The relative (or receiver) operating characteristic (ROC) curve (Swets, 1973; Mason, 1982; Harvey, et al., 1992; Mason and Graham, 1999) is a method of representing forecast skill that is based on a simple 2x2 contingency table. An event of interest is pre-defined, and can be either dichotomous (e.g. the occurrence or non-occurrence of precipitation), or defined from continuous data by exceedance over a threshold (e.g. greater than 120 per cent of average rainfall), or between two limits (e.g. within 100 mm of average rainfall). A series of warnings or no-warnings for the event of interest is compared with the series of events and non-events. The ROC curve compares hit and false alarm rates, which respectively indicate the proportion of events for which a warning was provided correctly, and the proportion of non-events for which a warning was provided incorrectly. The hit rate is sometimes known as the probability of detection, or prefigurance (Olson, 1965; Panofsky and Brier, 1965; Murphy and Winkler, 1987; Doswell, et al., 1990; Harvey, et al., 1992; Wilks, 1995), and provides an estimate of the probability that an event will be forewarned. The false-alarm rate estimates the probability that for a non-event a warning will be provided incorrectly.

For a system that has no skill, the warnings and events are by definition independent occurrences, and so the probability that a warning was provided is not contingent upon an event occurring or not occurring. In other words, the probability that a warning was provided is unrelated to the outcome. Therefore, when there is no skill the hit and false-alarm rates are both equal to the prior probability of a warning being provided (Murphy and Winkler, 1987). This equality occurs when warnings are issued randomly, and when perpetual warnings or no-warnings are provided. When the forecast system has some skill, the hit rate exceeds the false-alarm rate; negative skill is indicated when the false-alarm rate exceeds the hit rate.

For probabilistic forecasts, a warning can be issued when the forecast probability for a pre-defined event exceeds some threshold (Mason, 1979). Different warning thresholds can be used for the pre-defined event, and a set of hit and false-alarm rates can then be determined. This set of hit rates is plotted against the corresponding false-alarm rates to generate the ROC curve. While there are a number of indices for summarizing the performance (Mason, 1982), the area under the curve is the most commonly used (and simplest to calculate), and has become known as the ROC score (Mason and Graham, 1999).

In general, for skilful forecast systems, the ROC curve bends toward the top left, where hit rates are larger than false-alarm rates, and the total area under the curve is then greater than 0.5. Where the curve lies close to the diagonal, the forecast system does not provide any useful information, and the area beneath the curve is approximately 0.5. If the curve lies below the line, negative skill is indicated.

References:

Doswell, C. A., R. Davies-Jones, and D. L. Keller, 1990: On summary measures of skill in rare event forecasting based on contingency tables.
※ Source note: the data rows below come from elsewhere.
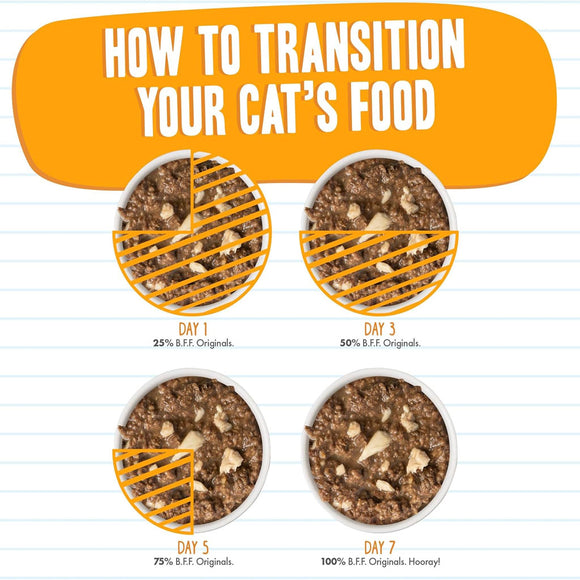 HOW TO TRANSITION YOUR CAT'S FOOD

DAY 1
25% B.F.F. Originals.

DAY 3
50% B.F.F. Originals.

DAY 5
75% B.F.F. Originals.

DAY 7
100% B.F.F. Originals. Hooray!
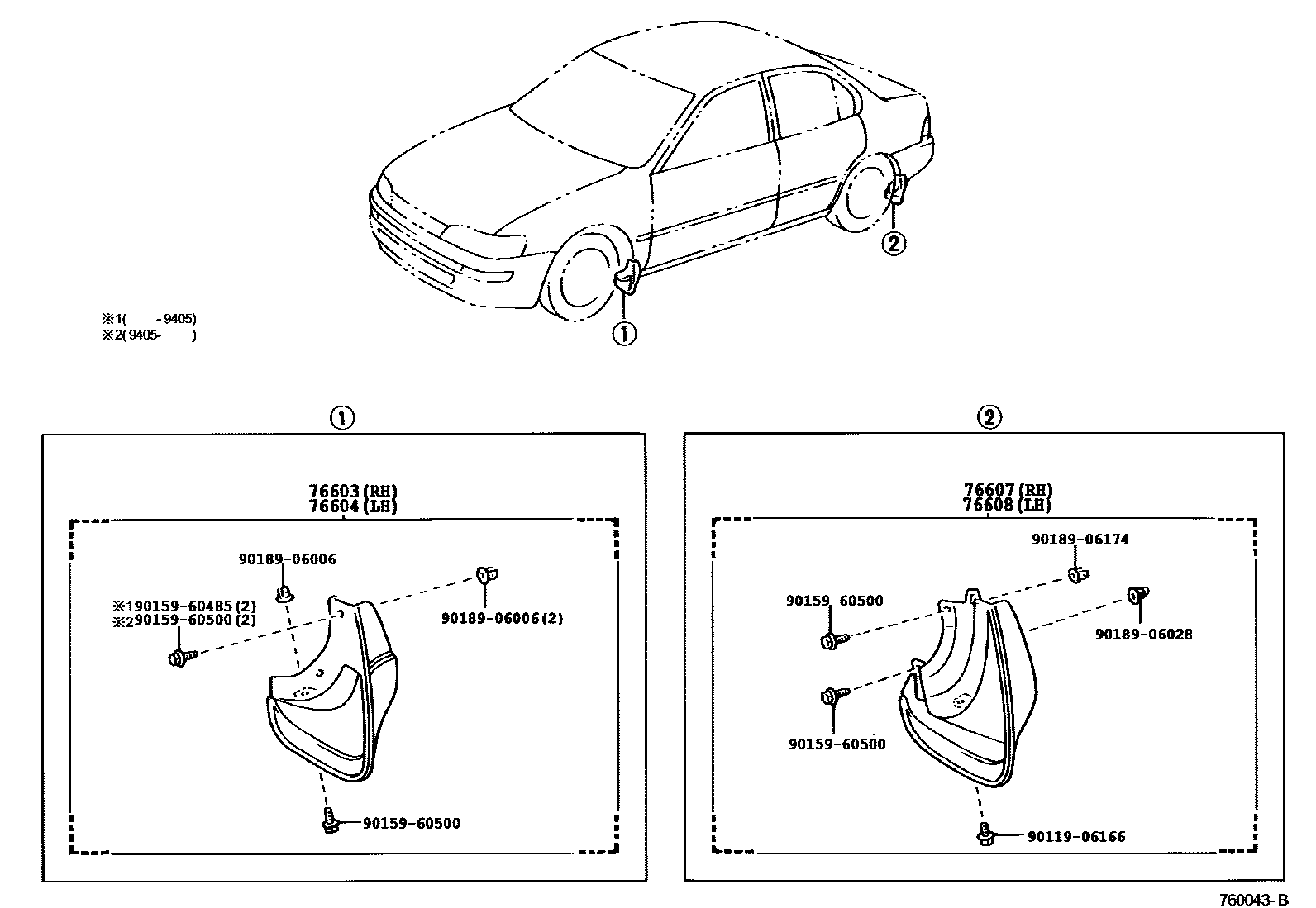 ②

①

※1( -9405)
※2(9405- )

①

76603(RH)
76604(LH)

90189-06006

※190159-60485(2)
※290159-60500(2)

90189-06006(2)

90159-60500

②

76607(RH)
76608(LH)

90189-06174

90159-60500

90189-06028

90159-60500

90119-06166

760043-B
Weather and Forecasting, 5, 576-585.

Harvey, L. O., K. R. Hammond, C. M. Lusk, and E. F. Mross, 1992: The application of signal detection theory to weather forecasting behavior. Monthly Weather Review,120, 863-883.

Mason, I., 1979: On reducing probability forecasts to yes/no forecasts. Monthly Weather Review, 107, 207-211.

Mason, I., 1982: A model for assessment of weather forecasts. Australian Meteorological Magazine, 30, 291-303.

Mason, S. J. and N. E. Graham, 1999: Conditional probabilities, relative operating characteristics and relative operating levels. Weather and Forecasting, in press.

Murphy, A. H. and R. L. Winkler, 1987: A general framework for forecast verification. Monthly Weather Review, 115, 1330-1338.

Olsen, R. H., 1965: On the use of Bayes theorem in estimating false alarm rates. Monthly Weather Review, 93, 557-558.

Swets, J. A., 1973: The relative operating characteristic in psychology. Science, 182, 990-1000.

Wilks, D. S., 1995: Statistical Methods in the Atmospheric Sciences. Academic Press, 467 pp.